The COPA timeline: how a sale would work
If COPA became law, it would create a defined “front end” process before a seller could freely market (or proceed with a third-party sale).
Here’s the basic sequence laid out in the bill:
1) Owner files a notice of intent to sell
The owner must notify HPD and all HPD-certified Qualified Entities before taking any action to sell .
2) 25 days: Statement of Interest window
Qualified Entities would have 25 days to submit a Statement of Interest .
3) If a Qualified Entity expresses interest: disclosure + diligence materials
Within 5 days of receiving a Statement of Interest, the owner must enter a confidentiality agreement and provide a defined package of information (rent roll, income/expenses, outstanding mortgage, recent inspections, pending legal actions, harassment findings, etc.).
4) 80 days: first-offer window
Entities that submitted a Statement of Interest would then have 80 days (from the end of the 25-day period) to submit a bona fide offer .
5) Owner responds
After the window closes, the owner has a set period to accept, reject, or counter offers, and there are timelines for signing a contract if a deal is reached.
6) Right of first refusal (ROFR) if a third-party offer appears
If the owner receives an offer from a non-qualified buyer that the owner intends to accept—an “offer subject to match”—the Qualified Entity that submitted the first bona fide offer may have a right of first refusal and 15 days to match the third-party offer’s price and terms.
When would COPA take effect?
The bill text provides that the local law would take effect one year after it becomes law .
But again, as of January 7, 2026 , the legislation is vetoed and not yet operative.
Practical deal implications (if COPA is enacted later)
Even if your portfolio doesn’t scream “covered property,” it’s worth understanding where COPA would add friction—and where it might not.
For Sellers
- Longer runway: The COPA “front end” adds a built-in timeline (25 days + potential 80 days, plus response/contract steps) before a conventional buyer can be sure the lane is clear.
- Process risk: If notices are missed or mis-timed, enforcement risk increases (the bill includes penalties and allows Qualified Entities to seek relief).

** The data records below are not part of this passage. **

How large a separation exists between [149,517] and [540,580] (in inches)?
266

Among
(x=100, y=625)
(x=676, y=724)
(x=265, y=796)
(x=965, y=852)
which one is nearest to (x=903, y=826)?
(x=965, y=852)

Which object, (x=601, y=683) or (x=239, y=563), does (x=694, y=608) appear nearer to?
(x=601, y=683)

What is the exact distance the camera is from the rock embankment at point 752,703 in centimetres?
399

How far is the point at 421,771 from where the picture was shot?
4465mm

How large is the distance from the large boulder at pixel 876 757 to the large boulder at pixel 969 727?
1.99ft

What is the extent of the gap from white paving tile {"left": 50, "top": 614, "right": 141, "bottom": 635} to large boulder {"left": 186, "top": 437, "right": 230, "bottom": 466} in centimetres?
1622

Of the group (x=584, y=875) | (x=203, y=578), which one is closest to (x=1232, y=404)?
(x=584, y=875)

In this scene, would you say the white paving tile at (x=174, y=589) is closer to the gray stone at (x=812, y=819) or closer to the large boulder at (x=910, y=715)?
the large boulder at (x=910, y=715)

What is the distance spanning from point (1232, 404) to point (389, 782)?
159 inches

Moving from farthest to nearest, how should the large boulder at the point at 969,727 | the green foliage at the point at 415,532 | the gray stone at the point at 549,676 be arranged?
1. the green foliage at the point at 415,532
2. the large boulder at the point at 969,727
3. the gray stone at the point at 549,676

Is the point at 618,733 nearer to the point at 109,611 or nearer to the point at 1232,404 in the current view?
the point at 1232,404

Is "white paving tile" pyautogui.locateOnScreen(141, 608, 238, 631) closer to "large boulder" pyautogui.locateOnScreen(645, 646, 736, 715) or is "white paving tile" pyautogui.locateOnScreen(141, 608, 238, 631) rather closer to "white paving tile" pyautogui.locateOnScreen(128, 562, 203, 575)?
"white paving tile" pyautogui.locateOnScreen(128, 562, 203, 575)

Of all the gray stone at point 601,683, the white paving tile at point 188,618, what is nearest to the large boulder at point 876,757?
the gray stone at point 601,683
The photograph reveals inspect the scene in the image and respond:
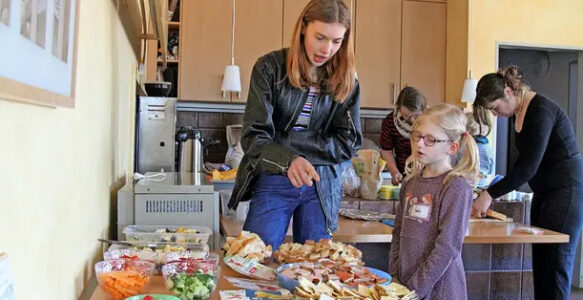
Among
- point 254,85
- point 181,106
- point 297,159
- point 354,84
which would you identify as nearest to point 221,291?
point 297,159

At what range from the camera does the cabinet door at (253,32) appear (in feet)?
15.9

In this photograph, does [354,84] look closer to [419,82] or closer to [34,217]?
[34,217]

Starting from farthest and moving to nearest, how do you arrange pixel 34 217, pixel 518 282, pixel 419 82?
pixel 419 82, pixel 518 282, pixel 34 217

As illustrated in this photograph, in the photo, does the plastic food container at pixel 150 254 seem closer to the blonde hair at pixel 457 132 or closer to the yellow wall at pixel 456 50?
the blonde hair at pixel 457 132

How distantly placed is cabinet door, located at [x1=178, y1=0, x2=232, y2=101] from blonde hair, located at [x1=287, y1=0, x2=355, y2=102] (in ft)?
10.6

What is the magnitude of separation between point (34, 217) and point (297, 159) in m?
0.73

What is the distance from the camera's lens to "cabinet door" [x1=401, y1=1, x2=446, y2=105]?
520cm

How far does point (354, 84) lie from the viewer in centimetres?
169

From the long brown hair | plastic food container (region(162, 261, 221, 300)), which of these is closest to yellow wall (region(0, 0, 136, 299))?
plastic food container (region(162, 261, 221, 300))

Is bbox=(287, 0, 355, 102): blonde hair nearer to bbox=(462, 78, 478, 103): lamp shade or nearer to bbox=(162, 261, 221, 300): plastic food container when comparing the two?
bbox=(162, 261, 221, 300): plastic food container

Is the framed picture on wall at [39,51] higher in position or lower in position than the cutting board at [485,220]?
higher

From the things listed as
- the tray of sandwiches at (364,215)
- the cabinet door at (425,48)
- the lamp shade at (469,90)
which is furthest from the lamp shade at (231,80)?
the tray of sandwiches at (364,215)

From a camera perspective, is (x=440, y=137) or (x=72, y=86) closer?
(x=72, y=86)

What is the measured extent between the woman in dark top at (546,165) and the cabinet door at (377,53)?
101 inches
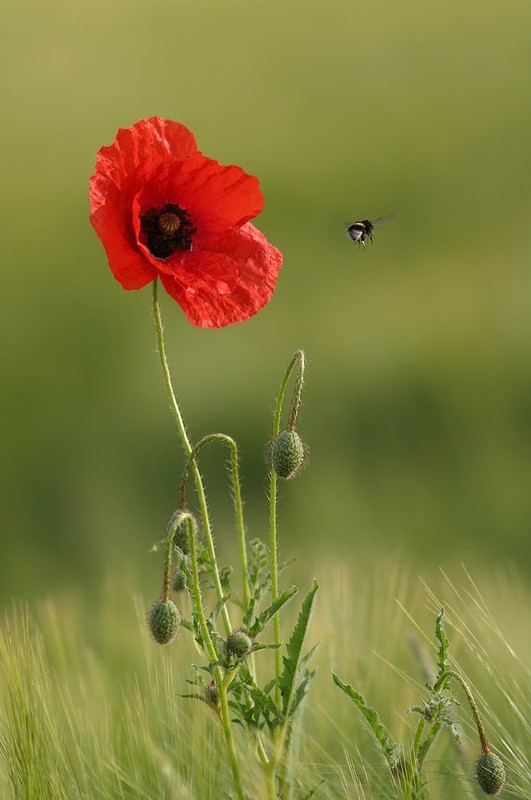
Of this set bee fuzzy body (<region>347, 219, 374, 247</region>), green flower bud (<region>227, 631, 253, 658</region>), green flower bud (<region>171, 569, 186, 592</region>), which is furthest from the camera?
bee fuzzy body (<region>347, 219, 374, 247</region>)

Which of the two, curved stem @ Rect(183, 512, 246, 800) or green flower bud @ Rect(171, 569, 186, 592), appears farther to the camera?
green flower bud @ Rect(171, 569, 186, 592)

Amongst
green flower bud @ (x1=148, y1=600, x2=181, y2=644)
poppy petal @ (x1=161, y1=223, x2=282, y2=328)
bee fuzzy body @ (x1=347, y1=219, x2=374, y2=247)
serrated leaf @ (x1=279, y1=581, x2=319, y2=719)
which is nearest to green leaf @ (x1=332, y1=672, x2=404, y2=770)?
serrated leaf @ (x1=279, y1=581, x2=319, y2=719)

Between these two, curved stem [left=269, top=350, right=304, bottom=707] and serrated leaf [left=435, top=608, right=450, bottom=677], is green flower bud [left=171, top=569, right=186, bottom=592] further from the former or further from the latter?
serrated leaf [left=435, top=608, right=450, bottom=677]

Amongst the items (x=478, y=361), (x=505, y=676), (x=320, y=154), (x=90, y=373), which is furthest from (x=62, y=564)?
(x=320, y=154)

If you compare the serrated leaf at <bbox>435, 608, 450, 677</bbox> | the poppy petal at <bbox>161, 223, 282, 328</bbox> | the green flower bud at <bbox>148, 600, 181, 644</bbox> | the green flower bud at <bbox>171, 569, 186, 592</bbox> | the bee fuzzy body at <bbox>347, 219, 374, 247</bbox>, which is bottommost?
the serrated leaf at <bbox>435, 608, 450, 677</bbox>

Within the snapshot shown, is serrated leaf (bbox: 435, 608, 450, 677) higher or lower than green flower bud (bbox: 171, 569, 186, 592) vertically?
lower

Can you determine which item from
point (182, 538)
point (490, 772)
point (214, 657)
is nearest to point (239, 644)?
point (214, 657)

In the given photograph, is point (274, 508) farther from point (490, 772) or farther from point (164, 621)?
point (490, 772)

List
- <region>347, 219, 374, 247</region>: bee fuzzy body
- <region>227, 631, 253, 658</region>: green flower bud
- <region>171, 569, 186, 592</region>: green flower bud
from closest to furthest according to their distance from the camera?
<region>227, 631, 253, 658</region>: green flower bud
<region>171, 569, 186, 592</region>: green flower bud
<region>347, 219, 374, 247</region>: bee fuzzy body
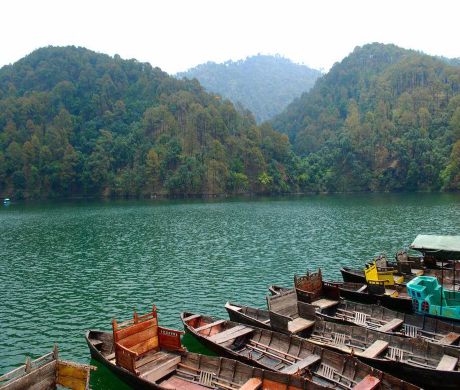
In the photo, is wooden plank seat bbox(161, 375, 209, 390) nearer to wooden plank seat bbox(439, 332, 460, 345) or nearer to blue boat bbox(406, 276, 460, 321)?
wooden plank seat bbox(439, 332, 460, 345)

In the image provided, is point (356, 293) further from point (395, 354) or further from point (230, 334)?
point (230, 334)

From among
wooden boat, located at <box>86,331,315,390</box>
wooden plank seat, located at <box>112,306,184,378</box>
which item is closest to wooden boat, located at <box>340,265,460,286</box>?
wooden boat, located at <box>86,331,315,390</box>

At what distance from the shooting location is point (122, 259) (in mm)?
42875

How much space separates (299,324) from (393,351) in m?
4.45

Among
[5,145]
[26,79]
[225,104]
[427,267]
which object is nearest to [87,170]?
[5,145]

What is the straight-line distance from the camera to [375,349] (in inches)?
653

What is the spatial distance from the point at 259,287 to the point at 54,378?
1961 centimetres

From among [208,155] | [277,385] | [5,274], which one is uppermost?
[208,155]

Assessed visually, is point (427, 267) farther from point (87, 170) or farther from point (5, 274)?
point (87, 170)

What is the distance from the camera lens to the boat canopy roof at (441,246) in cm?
2047

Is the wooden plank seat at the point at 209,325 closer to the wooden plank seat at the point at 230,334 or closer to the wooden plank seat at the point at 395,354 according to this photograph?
the wooden plank seat at the point at 230,334

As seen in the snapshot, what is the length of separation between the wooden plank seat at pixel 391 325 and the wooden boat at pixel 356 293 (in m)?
3.47

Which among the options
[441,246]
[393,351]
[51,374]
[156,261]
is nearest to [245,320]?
[393,351]

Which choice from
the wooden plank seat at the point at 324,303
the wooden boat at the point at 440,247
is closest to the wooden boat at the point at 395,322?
the wooden plank seat at the point at 324,303
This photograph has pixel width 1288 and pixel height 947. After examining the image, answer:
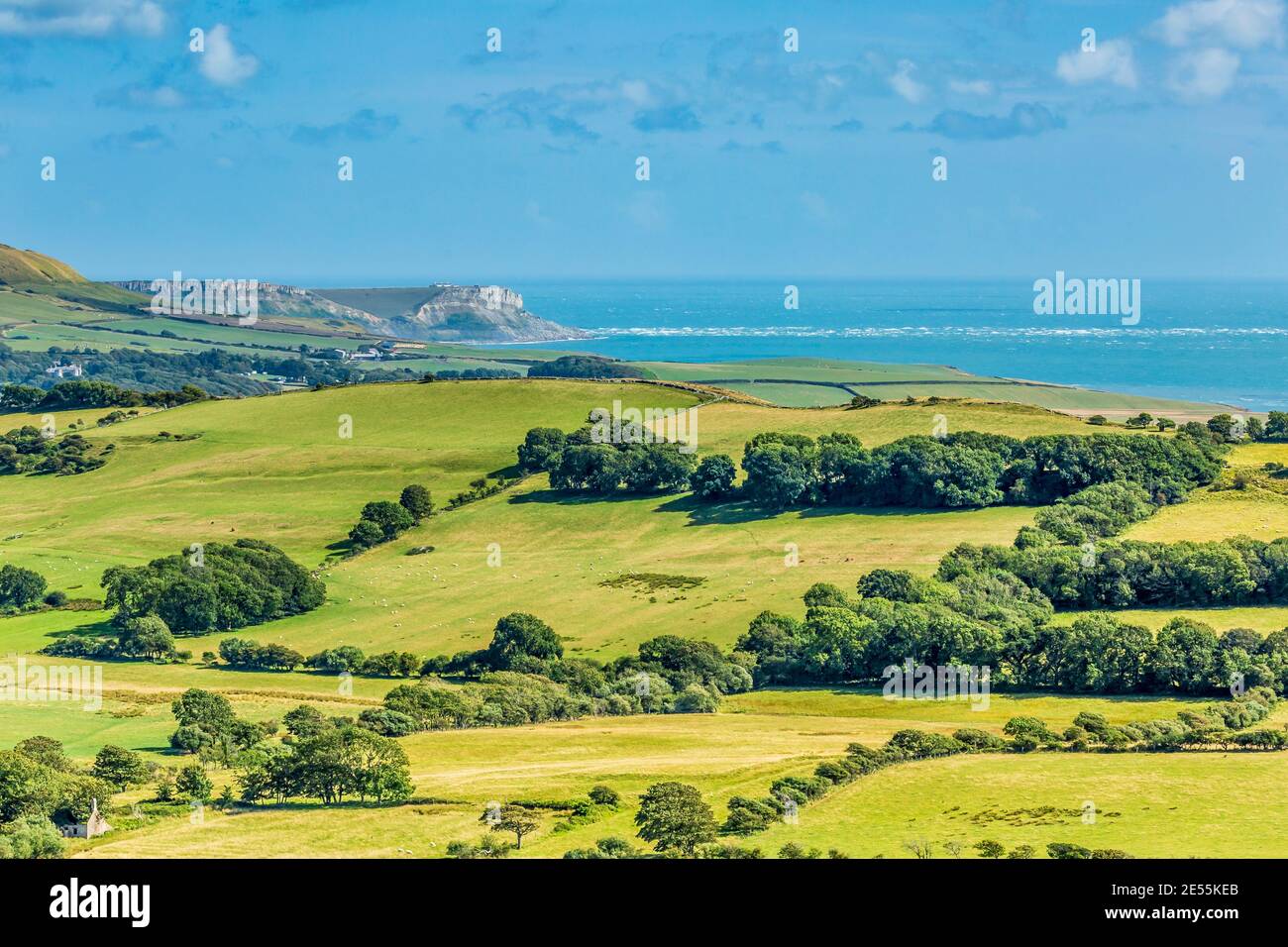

- More up-front data readiness: COPA explicitly contemplates sharing rent rolls, operating statements, inspection history, etc.—so messy books become a bigger liability.
For Buyers
- Uncertainty until the COPA window closes: Even with a handshake or LOI, a buyer may face a statutory match right later on (depending on facts/timing).
- Contract drafting changes: Expect more COPA-related reps, covenants, and closing conditions if the bill ever becomes active.
For mission-driven / nonprofit buyers
- Certification matters: HPD would certify eligible nonprofits and certain for-profits participating in nonprofit-controlled JVs.
- Speed + capital stack readiness: COPA works only if Qualified Entities can move quickly on underwriting and financing during the statutory windows.
Bottom line
COPA is a meaningful attempt to reshape NYC’s multifamily disposition pipeline for a subset of buildings—particularly those viewed as distressed, enforcement-heavy, or at risk of losing affordability protections.
But as of today, the headline is this: COPA passed the Council (Dec 18, 2025) and was vetoed by the Mayor (Dec 31, 2025).
If the veto is overridden or a revised version comes back, it’s the kind of law that would go through many iterations and years of legal challenges before anything could ever come of it. It is not to to be concerned with in the foreseeable future.